(Selected extract)
-- start --
RESTful API
Integrate Lumadata observability directly into your data pipeline.
RESTful API
Use our API to run data observations after your data pipeline jobs. Run observations synchronously or asynchronously and drive your pipeline based on outcomes.
Overview
Lumadata provides a RESTful API that can be used to manually activate data observation strategies as part of data pipeline flows. This allows Lumadata to be integrated into your data load process and to stop processing if data is observed to be incorrect. Alerts can be triggered as part of the flow or these manual executions can be triggered silently.
Set up your API keys
To connect to the REST API, you will need to enable API access within your account. In the Lumadata UI, go to Settings -> API and webhook and click Manage API Keys. You can enable the API here and generate your access and secret keys. Note that the secret key is only visible ONCE and then it is not recoverable. You should store your secret key in a vault and inject it into your code and build or run time.
-- end --
(Data shown)
-- start --
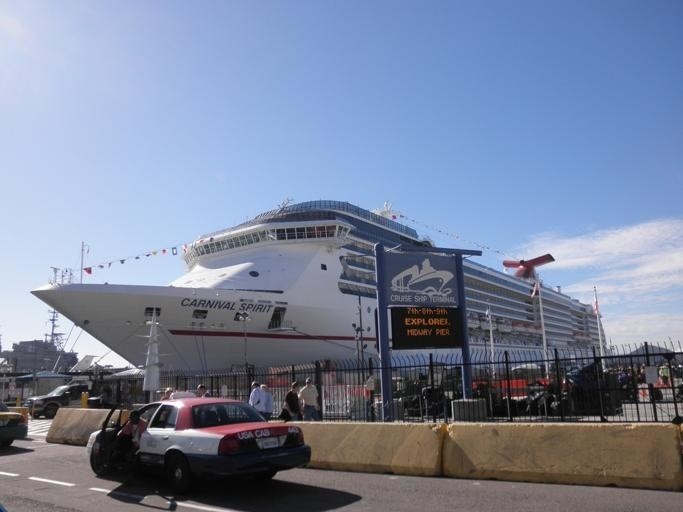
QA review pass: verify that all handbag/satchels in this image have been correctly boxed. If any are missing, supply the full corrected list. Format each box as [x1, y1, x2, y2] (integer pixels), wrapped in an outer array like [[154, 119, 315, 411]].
[[278, 409, 291, 421]]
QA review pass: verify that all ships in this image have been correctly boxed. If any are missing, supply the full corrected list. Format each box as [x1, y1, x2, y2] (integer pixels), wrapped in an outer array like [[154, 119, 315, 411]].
[[28, 199, 617, 392], [0, 266, 116, 402]]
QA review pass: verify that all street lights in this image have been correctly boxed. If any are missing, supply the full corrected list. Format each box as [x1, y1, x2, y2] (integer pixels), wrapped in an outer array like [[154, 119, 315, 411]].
[[482, 303, 497, 378]]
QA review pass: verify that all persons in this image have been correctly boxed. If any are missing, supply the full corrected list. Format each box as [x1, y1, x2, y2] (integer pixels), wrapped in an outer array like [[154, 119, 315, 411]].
[[618, 362, 646, 385], [659, 363, 683, 385], [197, 384, 210, 397], [249, 381, 272, 420], [284, 377, 321, 421], [159, 387, 172, 400], [116, 411, 148, 488]]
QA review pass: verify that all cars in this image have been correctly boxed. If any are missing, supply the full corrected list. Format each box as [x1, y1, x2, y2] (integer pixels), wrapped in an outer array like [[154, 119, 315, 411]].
[[1, 401, 29, 454], [84, 390, 315, 490]]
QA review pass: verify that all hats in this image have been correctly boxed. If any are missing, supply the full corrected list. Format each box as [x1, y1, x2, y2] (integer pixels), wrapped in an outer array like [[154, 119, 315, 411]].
[[292, 382, 298, 387], [128, 410, 140, 418], [306, 378, 311, 382]]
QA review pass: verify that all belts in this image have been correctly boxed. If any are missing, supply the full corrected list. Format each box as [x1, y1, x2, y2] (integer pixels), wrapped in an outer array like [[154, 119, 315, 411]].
[[305, 406, 315, 407]]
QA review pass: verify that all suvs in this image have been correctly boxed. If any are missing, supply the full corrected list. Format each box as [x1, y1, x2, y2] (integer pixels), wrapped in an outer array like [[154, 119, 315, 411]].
-- end --
(Problem) Copy out the Lumadata RESTful API page above in full, word for word.

(The completed task)
RESTful API
Integrate Lumadata observability directly into your data pipeline.
RESTful API
Use our API to run data observations after your data pipeline jobs. Run observations synchronously or asynchronously and drive your pipeline based on outcomes.
Overview
Lumadata provides a RESTful API that can be used to manually activate data observation strategies as part of data pipeline flows. This allows Lumadata to be integrated into your data load process and to stop processing if data is observed to be incorrect. Alerts can be triggered as part of the flow or these manual executions can be triggered silently.
Set up your API keys
To connect to the REST API, you will need to enable API access within your account. In the Lumadata UI, go to Settings -> API and webhook and click Manage API Keys. You can enable the API here and generate your access and secret keys. Note that the secret key is only visible ONCE and then it is not recoverable. You should store your secret key in a vault and inject it into your code and build or run time.